Larissa, née en Russie, vit en Ukraine depuis 40 ans. “Mes enfants parlent ukrainien et ça me gêne de ne pas le parler très bien. En ce moment, c’est un peu une honte de ne pas parler ukrainien en Ukraine. J’ai commencé à prendre des cours ici après l’invasion du 24 février et je regrette de ne pas être venue plus tôt”, explique-t-elle.
Jusqu’à début avril, toutes les femmes qui assistent à ce cours vivaient terrées dans leur appartement, se réfugiant dans les caves ou les abris à chaque fois que les sirènes retentissaient. Les troupes russes se sont approchées à une dizaine de kilomètres de la ville avant d’être repoussées par les forces ukrainiennes.
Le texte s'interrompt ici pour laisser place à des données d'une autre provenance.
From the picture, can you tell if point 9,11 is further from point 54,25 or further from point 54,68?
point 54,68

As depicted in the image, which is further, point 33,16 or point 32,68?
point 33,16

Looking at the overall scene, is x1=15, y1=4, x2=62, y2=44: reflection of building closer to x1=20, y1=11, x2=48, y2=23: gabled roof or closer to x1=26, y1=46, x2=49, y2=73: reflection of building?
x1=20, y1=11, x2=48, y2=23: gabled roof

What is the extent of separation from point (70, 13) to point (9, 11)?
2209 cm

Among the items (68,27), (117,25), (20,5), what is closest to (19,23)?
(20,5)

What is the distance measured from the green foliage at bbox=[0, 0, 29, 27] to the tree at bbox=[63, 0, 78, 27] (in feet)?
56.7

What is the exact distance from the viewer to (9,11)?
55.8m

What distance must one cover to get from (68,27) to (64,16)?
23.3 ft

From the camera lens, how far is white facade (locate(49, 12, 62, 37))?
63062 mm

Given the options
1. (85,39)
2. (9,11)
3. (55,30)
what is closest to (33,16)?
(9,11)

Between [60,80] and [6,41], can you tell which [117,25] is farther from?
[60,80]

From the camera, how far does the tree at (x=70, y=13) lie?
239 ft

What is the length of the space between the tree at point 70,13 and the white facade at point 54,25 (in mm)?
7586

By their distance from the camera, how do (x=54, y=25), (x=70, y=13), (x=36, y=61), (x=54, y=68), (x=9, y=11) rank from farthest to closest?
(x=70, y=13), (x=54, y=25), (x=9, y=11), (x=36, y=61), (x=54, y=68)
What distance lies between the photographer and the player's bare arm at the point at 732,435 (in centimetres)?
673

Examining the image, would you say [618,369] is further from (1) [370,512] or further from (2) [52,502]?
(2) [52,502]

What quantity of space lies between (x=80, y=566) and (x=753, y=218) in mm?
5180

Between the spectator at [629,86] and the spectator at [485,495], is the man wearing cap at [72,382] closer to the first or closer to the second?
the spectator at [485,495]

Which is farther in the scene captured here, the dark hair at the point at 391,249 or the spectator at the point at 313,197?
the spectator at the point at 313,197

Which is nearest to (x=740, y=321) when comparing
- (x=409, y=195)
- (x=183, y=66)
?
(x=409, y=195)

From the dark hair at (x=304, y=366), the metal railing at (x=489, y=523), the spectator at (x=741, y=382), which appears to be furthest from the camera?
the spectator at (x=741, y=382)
Apprendre l’ukrainien , un acte patriotique
Bien qu’elles aient grandi en parlant russe, la guerre a renforcé leur détermination à maîtriser l’ukrainien, mais aussi à découvrir les grands auteurs et la culture ukrainienne. “Nous avons eu le cas d’une femme qui travaillait à la poste, et ses chefs l’ont fortement incitée à améliorer son niveau d’ukrainien. Mais ici, le plus important c’est de transmettre la culture ukrainienne, de faire connaître les auteurs et les poètes ukrainiens. Ce n’est pas qu’une affaire de grammaire”, raconte Dora, originaire de la région russophone de Louhansk.
Le cours de ce samedi a d’ailleurs commencé par la lecture d’un poème patriotique célébrant l’indépendance de la nation et conclu par le traditionnel “Gloire à l’Ukraine, gloire aux héros”. Les résistants à l’envahisseur y sont qualifiés de “banderistes”, du nom du controversé Stepan Bandera, un nationaliste ukrainien allié aux nazis pendant la Seconde Guerre mondiale mais dont certains partisans ont aussi combattu les Soviétiques et les Polonais dans les années 1940.
Pour Olga, qui a fui la féroce répression du président biélorusse Loukachenko lors des élections d’août 2020, la référence à ce personnage sulfureux de l’histoire tourmentée de l’Ukraine ne pose pas de problèmes. “On peut célébrer tous les résistants qui se sont battus contre les Soviétiques, contre les nazis ou contre les Polonais. L’important, c’est que les Biélorusses ou les Ukrainiens puissent être libres. Nous traversons des moments historiques très difficiles”, estime-t-elle.
Avec le déclenchement de l’invasion russe le 24 février, la guerre semble replonger toute la région dans 500 ans d’histoire marquée par les luttes des nations slaves pour exister face à l’impérialisme russe.
En trois mois d’atrocités commises aux quatre coins de l’Ukraine au nom d’une prétendue dénazification et d’un soutien aux populations russophones opprimées, le Kremlin a réveillé un puissant sentiment anti-russe qui gagne même ceux qui ont baigné dans la langue russe pendant des décennies.
“La langue russe n’est pas coupable”
Oleksandr, un jeune professeur de russe rencontré quelques jours plus tôt dans les rues de Kiev, nous a confié qu’avec la guerre, “l’usage du russe va diminuer en Ukraine”. Âgé de 23 ans, originaire du Donbass lui aussi, il converse en russe avec notre traductrice qui, elle, s’exprime en ukrainien. Sans difficultés ni pour l’un ni pour l’autre. Cependant, avec l’invasion russe, Oleksandr préfère désormais se présenter comme professeur de littérature étrangère et non plus de russe.
Chez les plus jeunes, l’adieu au russe s’annonce plus radical. Alissa, la fille de Roxanna âgée d’une dizaine d’années qui est venue avec sa mère assister au cours organisé par la mairie de Vyshgorod, dit sans hésiter : “Plus tard, je veux parler ukrainien et anglais. Pas le russe, c’est la langue de l’ennemi.”
Dora, la plus érudite du groupe, conclut la séance en lançant une phrase que toutes les participantes semblent approuver. “La langue russe n’est pas coupable de ce que les Russes nous font subir, mais nous ne serons jamais des frères, pas avant des décennies, voire des siècles. Le monde doit comprendre que les Russes n’ont jamais fait autant de mal à une nation qu’à la nôtre. Nous vaincrons.” Des paroles qui attestent de l’inexorable divorce entre russophones d’Ukraine et la Russie de Vladimir Poutine.